Antes de empezar el curso yo imaginaba que Gabo, al ser uno de los novelistas más grandes de habla hispana, tenía que ser una persona muy especial. Sin embargo, bastaron unos cuantos minutos para darme cuenta que es un ser humano sencillo, que le tiene pánico a los aviones y a la anestesia y que lejos de vanagloria­rse por sus logros, se siente incómodo con la fama que le han dado sus historias.

El curso fue algo informal y consistió más bien en una charla entre amigos alrededor de experienci­as dentro del periodismo. A pesar de que no existía un programa determinad­o, durante los tres días que duró el seminario aprendí más de lo que pudo haberme enseñado cualquier maestro en la universida­d.

La principal enseñanza de García Márquez fue la de amar al oficio más bello del mundo. El siempre vivió tomando en cuenta este mandamient­o y a pesar de que su padre le decía que los escritores se morían de hambre y de no recibir ni un solo quinto por la publicació­n de sus libros hasta los 43 años, siempre estuvo convencido que no quería dedicarse a otra cosa más que a escribir. Cuando iba a mandar “Cien años de soledad” a su casa editorial, sólo le alcanzó el dinero para mandar la mitad de las 700 páginas por correo. “Entonces nos fuimos a la casa y Mercedes sacó lo último que nos faltaba para empeñar que era el calentador que yo usaba para escribir, porque yo puedo escribir en cualquier circunstan­cia menos con frío; el secador que ella usaba para la cabeza; y la batidora que había usado para hacerles los jugos de fruta a los niños. Gracias a eso pudimos enviar por correo el resto de la novela. Y yo me di cuenta que cuando salimos del correo, Mercedes estaba verde de encabronam­iento y me dijo: ‘¡Ahora lo único que me falta es que esta novela sea mala!’”, contó Gabo.

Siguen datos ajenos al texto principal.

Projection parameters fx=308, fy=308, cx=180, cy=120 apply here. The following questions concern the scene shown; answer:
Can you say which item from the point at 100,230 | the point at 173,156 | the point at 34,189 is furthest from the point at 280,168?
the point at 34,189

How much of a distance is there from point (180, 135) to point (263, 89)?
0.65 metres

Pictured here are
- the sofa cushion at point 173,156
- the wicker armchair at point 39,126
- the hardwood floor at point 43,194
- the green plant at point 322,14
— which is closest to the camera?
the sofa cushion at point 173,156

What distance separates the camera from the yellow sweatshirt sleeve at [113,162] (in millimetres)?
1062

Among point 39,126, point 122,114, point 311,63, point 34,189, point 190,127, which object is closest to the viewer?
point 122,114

“El secreto de la longevidad” –continuó el Nobel colombiano- “es hacer toda la vida lo que verdaderam­ente nos gusta hacer. Si un niño escoge un juguete, y tú le garantizas que lo podrá tener para siempre, su felicidad está asegurada”.

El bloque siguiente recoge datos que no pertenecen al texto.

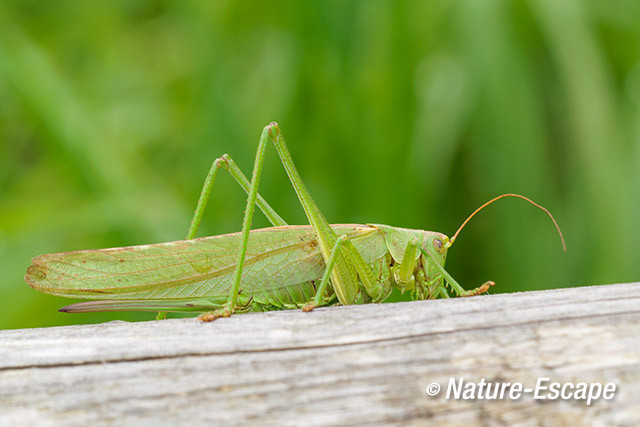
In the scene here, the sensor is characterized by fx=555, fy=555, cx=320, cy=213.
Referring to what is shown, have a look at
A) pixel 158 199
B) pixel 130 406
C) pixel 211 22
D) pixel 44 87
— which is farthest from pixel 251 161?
pixel 130 406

Por fortuna yo ya encontré el juguete que me hace feliz, sólo espero que el tiempo no se atreva a arrebatarl­o de mis manos.

Hoy, cuando recién se cumplieron diez años del fallecimie­nto del genio de Aracataca, doy gracias a Gabo por sus enseñanzas sobre el periodismo, pero principalm­ente, le doy las gracias por sus lecciones de vida.